I was used to breaking glass ceilings and stand alone in a community that didn’t seem to be made for me. But as I watched, becoming angrier by the second, I asked myself the question that still plagues me to this day.
Do you even see me?
Those saints of color eventually bonded over our anger, frustration and invisibility. Our cause became a hashtag soon forgotten as we faded into the background with our feelings brushed aside. All it took was one day of activism before the majority moved onto the next cause that piqued their interest more.
I found myself unravelling and spiraling into raging anger as I watched members of the church who I had come to know and love as family condone racist behavior. Eventually I discovered that when it came to white and black issues, most preferred the white way over the right way.

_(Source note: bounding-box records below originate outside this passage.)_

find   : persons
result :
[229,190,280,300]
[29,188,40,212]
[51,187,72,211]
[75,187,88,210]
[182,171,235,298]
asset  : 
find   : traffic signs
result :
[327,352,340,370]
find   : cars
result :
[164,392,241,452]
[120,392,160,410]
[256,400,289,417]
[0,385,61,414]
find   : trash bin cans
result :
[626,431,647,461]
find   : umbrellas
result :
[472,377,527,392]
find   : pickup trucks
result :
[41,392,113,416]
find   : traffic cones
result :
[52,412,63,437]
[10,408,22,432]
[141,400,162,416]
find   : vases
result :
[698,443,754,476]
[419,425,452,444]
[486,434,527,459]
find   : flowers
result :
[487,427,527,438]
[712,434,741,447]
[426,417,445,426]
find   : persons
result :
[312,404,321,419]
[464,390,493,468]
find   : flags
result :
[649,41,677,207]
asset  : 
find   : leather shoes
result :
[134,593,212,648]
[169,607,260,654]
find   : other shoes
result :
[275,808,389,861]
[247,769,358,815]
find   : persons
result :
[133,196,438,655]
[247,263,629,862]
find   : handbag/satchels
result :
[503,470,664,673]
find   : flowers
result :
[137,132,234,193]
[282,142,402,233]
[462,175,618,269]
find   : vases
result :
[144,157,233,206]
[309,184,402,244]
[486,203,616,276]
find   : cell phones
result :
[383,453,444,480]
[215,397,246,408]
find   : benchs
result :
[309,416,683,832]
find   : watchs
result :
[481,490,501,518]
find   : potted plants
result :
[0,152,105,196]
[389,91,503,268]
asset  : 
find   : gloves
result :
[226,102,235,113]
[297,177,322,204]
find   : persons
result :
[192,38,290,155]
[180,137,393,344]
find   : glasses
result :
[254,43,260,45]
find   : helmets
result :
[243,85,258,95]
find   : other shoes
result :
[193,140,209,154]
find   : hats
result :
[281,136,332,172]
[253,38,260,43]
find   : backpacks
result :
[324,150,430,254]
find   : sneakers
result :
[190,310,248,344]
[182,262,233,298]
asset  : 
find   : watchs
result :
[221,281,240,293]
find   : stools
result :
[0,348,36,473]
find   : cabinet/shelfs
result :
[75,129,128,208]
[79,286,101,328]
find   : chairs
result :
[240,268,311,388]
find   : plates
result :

I mourned the loss of these friendships, yet I held firm to my convictions. This was one time I wasn’t backing down without a good fight. Still, I was plagued by conflicted emotions wondering why these persons failed to comprehend that with a good face swap, George Floyd could’ve been me. I could’ve been the person dying that those friends claimed to love as a sister. I asked myself why my concerns for people to do better didn’t matter now.
To protect my sanity, I took a break from Instagram to disconnect from the anger I had felt. I returned with a clearer mind and with the ability to speak more openly about the injustices that saints of color and black persons faced.
I’m not saying it’s easy. Most times, I feel like a lone soldier who has gone to war and is fighting against a thousand-man army. My goal now is to reach that one person to open them up a deeper level of understanding. I’m not aspiring to take the mote out of anyone’s eye or to make them feel like a bad person for things they don’t fully comprehend.
I just want us to do better.
All I want is just for people to look beyond themselves and acknowledge those who look like me, to hear our stories without diminish our pain and to understand us by learning how to act as a disciple of Christ by become an ally with those who may feel persecuted.
That’s how we begin the process of showing the true Christlike love we brag about so often. Enough talking that talk…it’s time to step up to the plate and “walk the walk” that will bring us closer to returning to Heavenly Father one day.